The brief
This 520i came in with mechatronics faults, the gearbox shifting badly and throwing transmission codes. The mechatronic unit is the brain-and-hydraulics of the automatic box, the plate that holds the electronics and the valve body that does the hydraulic shifting, and when it plays up the box can't shift cleanly. Over the years the mechatronic plate and the valve body wear, the solenoids and the pistons in particular, and the fluid that's degraded over time accelerates it. When that happens the box hesitates, jolts, or won't shift right, and the codes point at the mechatronics. The unit doesn't recover on its own, but you don't always have to replace the whole valve body, on a car with limited time left to run, overhauling the mechatronic, renewing the worn plate and the valve body pistons, is the sensible call rather than the full replacement.
The diagnosis
The diagnosis confirmed mechatronics failures, with the worn mechatronic plate and the valve body pistons behind the bad shifting. The rest of the gearbox was sound. Given the car's remaining life, overhauling the mechatronic was the right level of repair rather than a complete valve body. That's a mechatronics overhaul, the worn plate and pistons renewed, plus fresh fluid, rather than replacing the whole valve body unnecessarily.

Stored data entries:
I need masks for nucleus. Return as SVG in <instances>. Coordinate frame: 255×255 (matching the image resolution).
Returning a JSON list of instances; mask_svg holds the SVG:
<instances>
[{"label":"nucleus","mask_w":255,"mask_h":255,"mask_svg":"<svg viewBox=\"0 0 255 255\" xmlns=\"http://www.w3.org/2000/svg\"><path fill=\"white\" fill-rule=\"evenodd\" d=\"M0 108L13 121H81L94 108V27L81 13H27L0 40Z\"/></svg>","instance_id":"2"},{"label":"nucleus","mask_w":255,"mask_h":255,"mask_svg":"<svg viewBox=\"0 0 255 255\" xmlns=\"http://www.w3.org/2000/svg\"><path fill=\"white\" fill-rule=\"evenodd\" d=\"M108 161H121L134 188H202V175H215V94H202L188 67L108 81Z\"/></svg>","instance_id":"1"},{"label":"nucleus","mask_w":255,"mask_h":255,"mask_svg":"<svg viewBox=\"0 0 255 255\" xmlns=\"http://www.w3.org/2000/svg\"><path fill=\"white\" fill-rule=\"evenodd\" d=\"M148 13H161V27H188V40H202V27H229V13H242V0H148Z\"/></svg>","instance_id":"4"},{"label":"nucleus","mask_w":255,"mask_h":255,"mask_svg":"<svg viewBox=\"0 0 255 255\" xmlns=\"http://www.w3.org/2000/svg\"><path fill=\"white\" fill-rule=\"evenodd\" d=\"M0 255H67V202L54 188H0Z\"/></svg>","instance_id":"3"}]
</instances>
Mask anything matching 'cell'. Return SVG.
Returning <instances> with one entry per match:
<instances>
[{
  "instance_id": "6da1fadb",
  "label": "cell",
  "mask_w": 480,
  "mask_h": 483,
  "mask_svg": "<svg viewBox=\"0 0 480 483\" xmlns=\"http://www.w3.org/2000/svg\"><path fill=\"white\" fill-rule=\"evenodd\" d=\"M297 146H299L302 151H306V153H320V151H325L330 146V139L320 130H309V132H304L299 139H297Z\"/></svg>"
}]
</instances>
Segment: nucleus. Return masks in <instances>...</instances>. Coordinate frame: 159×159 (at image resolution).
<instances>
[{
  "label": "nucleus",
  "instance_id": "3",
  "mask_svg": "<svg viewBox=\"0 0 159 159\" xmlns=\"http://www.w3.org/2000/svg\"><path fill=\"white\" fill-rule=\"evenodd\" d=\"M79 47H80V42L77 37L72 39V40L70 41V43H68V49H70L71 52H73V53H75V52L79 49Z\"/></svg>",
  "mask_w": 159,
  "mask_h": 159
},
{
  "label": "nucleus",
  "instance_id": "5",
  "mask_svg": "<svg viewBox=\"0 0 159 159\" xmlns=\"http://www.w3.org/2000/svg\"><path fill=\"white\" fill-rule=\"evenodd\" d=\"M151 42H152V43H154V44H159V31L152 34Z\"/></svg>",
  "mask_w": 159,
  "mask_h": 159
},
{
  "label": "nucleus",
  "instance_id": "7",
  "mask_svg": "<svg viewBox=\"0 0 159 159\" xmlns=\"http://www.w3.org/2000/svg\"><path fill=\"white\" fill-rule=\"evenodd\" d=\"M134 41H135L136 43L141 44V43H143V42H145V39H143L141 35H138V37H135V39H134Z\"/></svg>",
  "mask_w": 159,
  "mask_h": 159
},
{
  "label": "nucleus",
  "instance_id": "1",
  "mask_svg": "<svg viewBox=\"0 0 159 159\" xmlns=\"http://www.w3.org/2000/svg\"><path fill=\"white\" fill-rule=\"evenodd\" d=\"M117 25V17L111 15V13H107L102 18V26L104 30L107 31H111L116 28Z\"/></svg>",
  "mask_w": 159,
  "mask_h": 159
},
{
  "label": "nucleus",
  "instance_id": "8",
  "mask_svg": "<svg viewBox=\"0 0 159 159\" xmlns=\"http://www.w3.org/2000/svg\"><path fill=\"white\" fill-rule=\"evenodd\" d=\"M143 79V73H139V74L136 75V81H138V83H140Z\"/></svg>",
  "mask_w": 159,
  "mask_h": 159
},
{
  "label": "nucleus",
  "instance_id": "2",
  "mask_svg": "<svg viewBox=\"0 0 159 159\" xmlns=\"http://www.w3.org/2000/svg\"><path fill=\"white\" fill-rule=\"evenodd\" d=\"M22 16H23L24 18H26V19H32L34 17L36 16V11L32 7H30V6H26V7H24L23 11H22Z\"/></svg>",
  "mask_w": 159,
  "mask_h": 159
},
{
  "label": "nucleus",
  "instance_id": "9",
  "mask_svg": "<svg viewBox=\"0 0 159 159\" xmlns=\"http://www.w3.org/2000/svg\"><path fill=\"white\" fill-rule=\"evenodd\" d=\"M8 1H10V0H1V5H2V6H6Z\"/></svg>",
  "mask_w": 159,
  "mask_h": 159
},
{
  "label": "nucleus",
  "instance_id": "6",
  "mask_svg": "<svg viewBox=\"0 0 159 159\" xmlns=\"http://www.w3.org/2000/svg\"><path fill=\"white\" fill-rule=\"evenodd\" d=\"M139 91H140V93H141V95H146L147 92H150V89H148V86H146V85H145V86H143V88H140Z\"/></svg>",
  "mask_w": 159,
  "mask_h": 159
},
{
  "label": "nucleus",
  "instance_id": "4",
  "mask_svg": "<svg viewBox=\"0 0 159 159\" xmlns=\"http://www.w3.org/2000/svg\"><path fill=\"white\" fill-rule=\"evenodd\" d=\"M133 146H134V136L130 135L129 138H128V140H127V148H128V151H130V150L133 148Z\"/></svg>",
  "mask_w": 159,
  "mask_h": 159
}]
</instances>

▶ [What the task asks] Continue the 520i mechatronics repair write-up from its last sentence.

▶ [Exercise answer]
The work
The mechatronic unit was accessed in the transmission box, the worn mechatronic plate replaced and the valve body pistons renewed with genuine BMW-spec parts, the overhaul done to spec. The box was refilled with the correct BMW fluid to the right level at the right temperature, the way it wants it, the fault codes cleared and the adaptations relearned. A road test confirmed the gearbox shifting cleanly up and down, no hesitation or jolt, no transmission codes, and the box behaving as it should.
The outcome
The gearbox shifting cleanly, no hesitation, no jolt, no transmission codes, fresh fluid, and a box that behaves the way it should. The 520i went home with the mechatronics sorted. Overhauling the unit rather than replacing the whole valve body matched the work to the car's remaining life, which is the sensible way to handle a mechatronics fault on a car that won't be on the road forever.